67

CUDA Ray Tracing 2x Faster Than RTX: My CUDA Ray Tracing Journey

I think the title of this should be changed, at the moment it's click bait. It should be something like:

CUDA Ray Tracing 2x Faster Than RTX when Rendering Spheres

As far as I can see, this renderer can't do anything else except spheres (and maybe planes).

It's no bad achievement to beat a general purpose production renderer at one specific thing, but a renderer that can only do spheres is just a hyper-optimized toy, and here it's being presented as far more than that.

a day agoesperent

I’m guessing it’s because they’re using all the computing power the GPU has to offer in CUDA mode, as opposed to sharing the GPU with other functions (when in RTX).

2 days agosheepscreek

More likely it's because the scene they're using is completely unrepresentative of what people are interested in: almost no triangles, primarily procedural nodes (for spheres), and in general a fairly simple scene.

a day agoatq2119

Yup this is an "assume spherical cow" situation where it's not dishonest, but you can't draw any real world conclusions from the experiment unless you happen to be working in a very restricted space.

a day agocolechristensen

Wouldn't you need to in a real world scenario make the CUDA cores aware of the game geometry adding more work on the CPU?

a day agoChocolateGod

Ideally you don't make the cuda cores aware but rather the ray-tracing circuitry. RT cores are designed to perform ray-triangle intersections in a BVH. You get the teraflops and memory bandwidth (or more of it) if you fit the RT-core computing model.

And in most cases it's ok to spend time on one CPU function (creating and loading the BVH) against the hundred thousands of frames you'll be drawing on GPU.

a day agotouisteur

A whole lot of stuff is going on during gaming and graphics rendering with trick upon trick to squeeze out every last bit of performance. Unless you're an expert in a graphics rendering stack or a game engine it's hard to have these conversations in a meaningful way.

14 hours agocolechristensen

wow, bypassing a rendering backend makes things go faster, what a surprise!

This only runs on nvidia, vulkan is designed to be cross-compatible with not only gpus, but operating systems as well.

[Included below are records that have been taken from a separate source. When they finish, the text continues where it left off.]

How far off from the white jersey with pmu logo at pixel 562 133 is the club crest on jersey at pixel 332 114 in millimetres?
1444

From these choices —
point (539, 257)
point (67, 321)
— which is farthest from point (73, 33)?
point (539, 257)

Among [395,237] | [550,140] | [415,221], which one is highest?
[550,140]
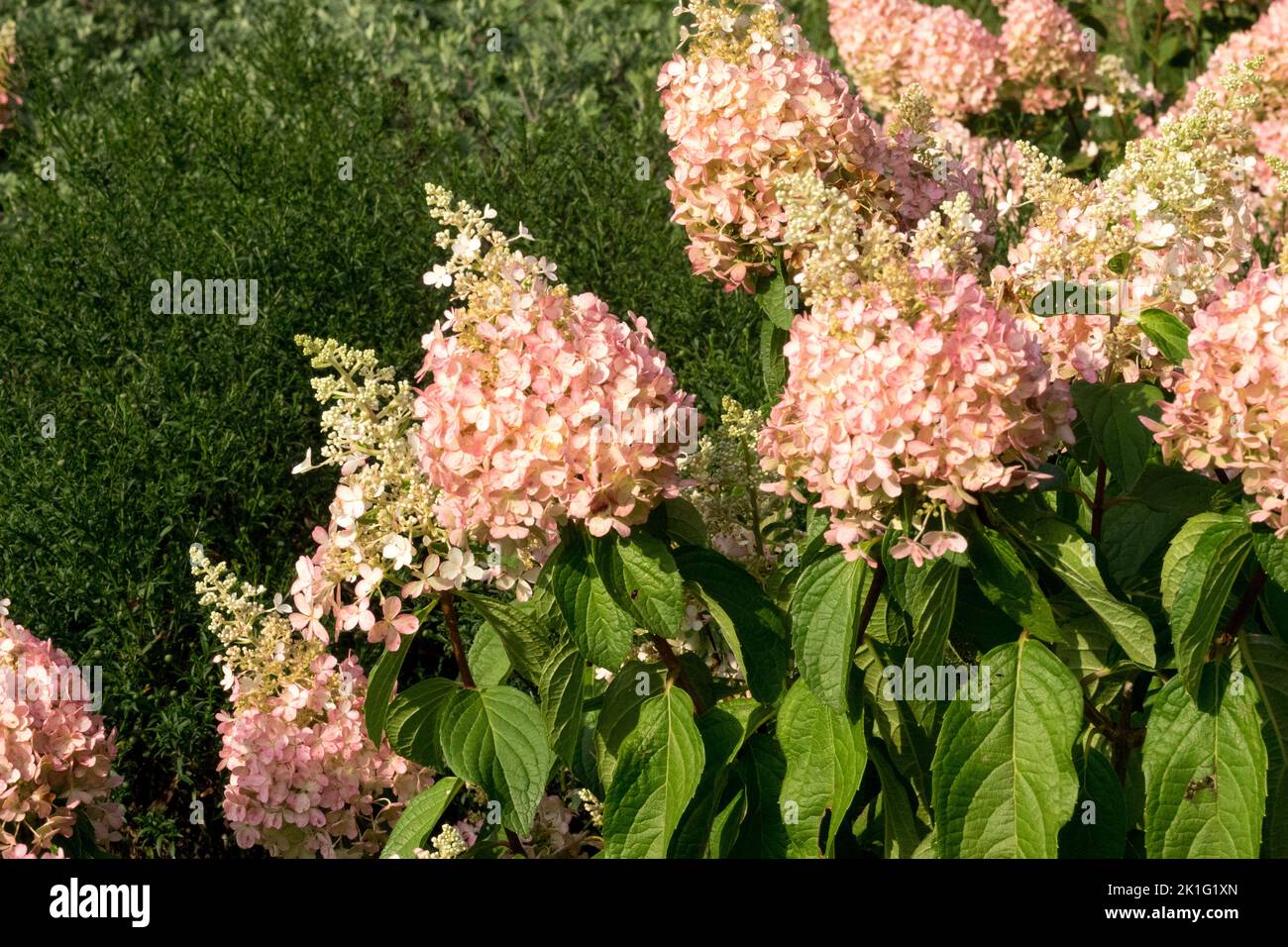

Vulkan is pretty direct compared to something like dx11 thought so I guess it is interesting to see performance improvement non the less.

a day agokachapopopow

> FMA performance here is a non-issue, I'm not just flexing—I'm showing off my CUDA prowess. But hey, got to demonstrate I know my hardware!

This article is pretty embarrassing, and as others have noted, very misleading due to the RTX units hardly being used.

a day agopixelpoet

> __restrict__ Pointers

Ahh, my favorite nitpick from C++ not having sane default aliasing rules spills to the CUDA-land.

a day agokookamamie

Is hard to have them, when one of the original goals was being mostly copy paste compatible with C89.

10 hours agopjmlp

Yes, though C has restrict in the language now, but C++ does not.

10 hours agokookamamie

Because no one has ever bothered to create a WG21 paper proposal to include it.